== Dataset extract ==
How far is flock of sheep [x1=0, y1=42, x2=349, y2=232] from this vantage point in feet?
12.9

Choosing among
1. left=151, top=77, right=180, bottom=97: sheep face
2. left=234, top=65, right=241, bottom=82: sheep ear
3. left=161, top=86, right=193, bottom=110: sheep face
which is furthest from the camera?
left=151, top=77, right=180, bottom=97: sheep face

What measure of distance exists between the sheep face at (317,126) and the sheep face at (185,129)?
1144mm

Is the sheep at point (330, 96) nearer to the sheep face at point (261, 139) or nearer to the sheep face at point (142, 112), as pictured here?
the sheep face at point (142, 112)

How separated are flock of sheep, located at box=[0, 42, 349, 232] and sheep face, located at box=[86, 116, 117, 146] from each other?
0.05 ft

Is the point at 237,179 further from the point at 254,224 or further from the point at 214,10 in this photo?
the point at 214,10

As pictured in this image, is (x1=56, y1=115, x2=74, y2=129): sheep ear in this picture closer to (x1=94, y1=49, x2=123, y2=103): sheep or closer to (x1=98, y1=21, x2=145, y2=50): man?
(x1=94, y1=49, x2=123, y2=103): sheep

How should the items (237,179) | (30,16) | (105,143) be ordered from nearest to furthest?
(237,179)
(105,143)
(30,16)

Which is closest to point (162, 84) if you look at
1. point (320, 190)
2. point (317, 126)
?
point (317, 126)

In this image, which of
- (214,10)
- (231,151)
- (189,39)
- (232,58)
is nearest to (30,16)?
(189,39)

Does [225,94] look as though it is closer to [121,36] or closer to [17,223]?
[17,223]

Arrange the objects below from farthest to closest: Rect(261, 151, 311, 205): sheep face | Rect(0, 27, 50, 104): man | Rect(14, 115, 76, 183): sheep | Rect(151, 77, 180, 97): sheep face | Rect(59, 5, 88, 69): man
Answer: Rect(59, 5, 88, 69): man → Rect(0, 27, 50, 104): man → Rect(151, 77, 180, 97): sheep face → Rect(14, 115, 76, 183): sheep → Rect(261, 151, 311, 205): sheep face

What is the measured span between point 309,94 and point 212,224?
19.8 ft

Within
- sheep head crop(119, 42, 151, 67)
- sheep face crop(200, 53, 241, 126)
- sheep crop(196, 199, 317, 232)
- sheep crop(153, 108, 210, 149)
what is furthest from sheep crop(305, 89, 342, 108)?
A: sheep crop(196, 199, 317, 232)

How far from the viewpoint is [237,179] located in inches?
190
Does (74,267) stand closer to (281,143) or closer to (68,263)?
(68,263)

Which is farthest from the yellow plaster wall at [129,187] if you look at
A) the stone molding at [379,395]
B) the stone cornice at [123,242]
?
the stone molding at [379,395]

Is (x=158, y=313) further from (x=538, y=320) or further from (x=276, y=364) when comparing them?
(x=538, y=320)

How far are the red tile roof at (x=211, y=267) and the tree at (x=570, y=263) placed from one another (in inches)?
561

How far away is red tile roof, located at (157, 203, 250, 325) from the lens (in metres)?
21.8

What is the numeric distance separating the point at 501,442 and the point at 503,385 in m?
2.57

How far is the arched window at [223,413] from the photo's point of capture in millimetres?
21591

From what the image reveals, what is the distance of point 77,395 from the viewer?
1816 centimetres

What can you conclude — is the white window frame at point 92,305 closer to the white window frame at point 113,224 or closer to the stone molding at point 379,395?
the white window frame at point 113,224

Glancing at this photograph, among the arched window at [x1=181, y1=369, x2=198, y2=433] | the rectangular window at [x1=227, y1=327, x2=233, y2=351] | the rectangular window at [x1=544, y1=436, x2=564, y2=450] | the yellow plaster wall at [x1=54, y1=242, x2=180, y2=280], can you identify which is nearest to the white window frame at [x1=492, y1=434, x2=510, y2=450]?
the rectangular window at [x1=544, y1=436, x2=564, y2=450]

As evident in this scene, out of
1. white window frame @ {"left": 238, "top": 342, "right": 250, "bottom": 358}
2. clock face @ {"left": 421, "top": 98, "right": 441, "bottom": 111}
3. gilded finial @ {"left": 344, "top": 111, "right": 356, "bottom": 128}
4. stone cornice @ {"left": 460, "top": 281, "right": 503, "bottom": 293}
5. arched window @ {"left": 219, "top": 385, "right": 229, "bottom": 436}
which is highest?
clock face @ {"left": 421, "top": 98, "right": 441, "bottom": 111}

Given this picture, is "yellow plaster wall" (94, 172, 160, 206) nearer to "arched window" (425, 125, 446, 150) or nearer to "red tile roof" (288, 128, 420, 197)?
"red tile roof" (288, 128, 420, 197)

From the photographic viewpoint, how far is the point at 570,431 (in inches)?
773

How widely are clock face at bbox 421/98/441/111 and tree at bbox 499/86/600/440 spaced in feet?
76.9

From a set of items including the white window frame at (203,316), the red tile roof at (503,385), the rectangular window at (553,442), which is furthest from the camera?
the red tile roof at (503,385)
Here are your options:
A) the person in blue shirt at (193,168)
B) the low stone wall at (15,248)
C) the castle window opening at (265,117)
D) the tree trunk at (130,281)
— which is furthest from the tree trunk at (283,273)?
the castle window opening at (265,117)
===
**Exercise**
Beginning at the line that holds "As evident in this scene, out of", write out word for word each line through the end of the records.

**Solution**
As evident in this scene, out of
1. white window frame @ {"left": 238, "top": 342, "right": 250, "bottom": 358}
2. clock face @ {"left": 421, "top": 98, "right": 441, "bottom": 111}
3. gilded finial @ {"left": 344, "top": 111, "right": 356, "bottom": 128}
4. stone cornice @ {"left": 460, "top": 281, "right": 503, "bottom": 293}
5. arched window @ {"left": 219, "top": 385, "right": 229, "bottom": 436}
which is highest?
clock face @ {"left": 421, "top": 98, "right": 441, "bottom": 111}

Given this picture, is "yellow plaster wall" (94, 172, 160, 206) nearer to "arched window" (425, 125, 446, 150) or nearer to "red tile roof" (288, 128, 420, 197)?
"red tile roof" (288, 128, 420, 197)

From the photographic viewpoint, how far is the point at 570,431 (in inches)?
773

How widely are clock face at bbox 421/98/441/111 and tree at bbox 499/86/600/440 spaced in feet?
76.9

From a set of items including the white window frame at (203,316), the red tile roof at (503,385), the rectangular window at (553,442), which is furthest from the camera?
the red tile roof at (503,385)
Here are your options:
A) the person in blue shirt at (193,168)
B) the low stone wall at (15,248)
C) the castle window opening at (265,117)
D) the tree trunk at (130,281)
— which is furthest from the tree trunk at (283,273)?
the castle window opening at (265,117)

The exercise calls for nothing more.